The US stock market showed a strong rebound, overcoming negative factors such as concerns over the prolonged Iran conflict, rising oil prices, and increasing Treasury yields. Major indices, including the S&P 500, Nasdaq, and the Russell 2000 (composed of small and mid-cap stocks), all hit new all-time highs. In particular, the New York Stock Exchange opened with bullish sentiment before the bell on the 30th, as key economic indicators showed better-than-expected performance. The first-quarter GDP growth rate was recorded at 2.0% on an annualized basis, lower than the experts' forecast of 2.2%, but it showed a significant recovery compared to 0.5% in the fourth quarter of the previous year. While consumer spending showed some slowdown, corporate investment surged to 10.4%, the highest level in three years, driving economic growth. Among these, the expansion in equipment investment and intellectual property investment was directly caused by the expansion in AI-related investment, while government spending also recovered, offsetting the decline due to the shutdown. Private spending on private purchasing power also recorded a higher growth rate than the previous quarter, proving the solid foundation of the US economy.
The PCE, a measure of inflation, rose 3.5% year-on-year, reflecting rising energy prices, and hit a new high not seen in three years. However, core inflation, excluding energy and food, was at 3.2%, with little difference from expectations. Real consumption is also following a favorable trend as income growth and consumption recovery offset the rise in prices. Claims for unemployment benefits fell to the lowest level since 1969, and the employment cost index exceeded expectations, showing that the labor market remains robust. Experts believe that through these data, the US economy has completely moved past the sluggish end of last year and entered a rebound phase. They also forecast that the expansion of corporate investment in AI will continue to act as a growth engine in the future.
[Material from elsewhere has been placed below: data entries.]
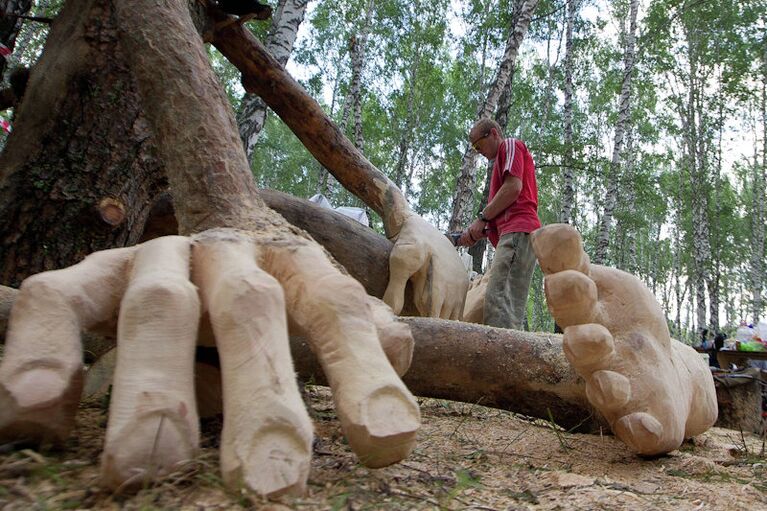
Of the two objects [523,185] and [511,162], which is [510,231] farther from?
[511,162]

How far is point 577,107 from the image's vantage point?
808 inches

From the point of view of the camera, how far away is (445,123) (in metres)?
21.1

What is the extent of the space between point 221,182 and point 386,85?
60.4 ft

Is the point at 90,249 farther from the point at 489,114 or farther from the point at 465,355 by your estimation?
the point at 489,114

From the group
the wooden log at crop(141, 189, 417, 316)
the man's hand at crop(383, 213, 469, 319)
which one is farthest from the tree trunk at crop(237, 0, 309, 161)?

In particular, since corporations are pouring massive capital into building AI infrastructure, analysis is dominated by the view that this is providing a strong tailwind to industries related to semiconductors, power, and data centers.
The earnings reports of technology-led hyperscalers clarified the criteria for investors' choices. Google recorded a 63% growth rate, far exceeding expectations for cloud revenue, and completed a profitable business model by directly selling its own AI chip, the TPU. Accordingly, JP Morgan maintained a buy rating for Google, evaluating it as a top pick. Conversely, Meta faced a headwind with its stock price falling 9% despite a 33% surge in revenue. This is because Wall Street judged that it would be difficult to generate immediate revenue from massive AI capital expenditure beyond advertising revenue. Microsoft also saw high growth in Azure cloud, but its growth rate lagged behind competitor Google, and its stock price fell because the subscriber growth rate for Copilot failed to meet expectations. Amazon led its stock price rise with accelerating AWS revenue, but it is leveraging cost-cutting effects from developing its own chips to secure long-term superiority.
Such market trends have had complex effects on semiconductor companies like NVIDIA. Concerns grew that the dependence on NVIDIA could decrease as big tech companies such as Google, Amazon, and Microsoft focus on developing their own chips. Furthermore, it was raised that these companies might focus on solving the burden of soaring memory prices rather than spending massive capital on GPU purchases. Ultimately, while NVIDIA's stock price switched to a downward trend, stock prices for memory companies and energy facilities needed for data center construction surged. Qualcomm's stock price surged by 15% despite lowering its earnings guidance, as its own chip project proceeded smoothly. The market came to realize that the AI boom is not in its early stages but that infrastructure construction is at a dead end, which foreshadows fierce competition between technological innovation and capital efficiency in the future.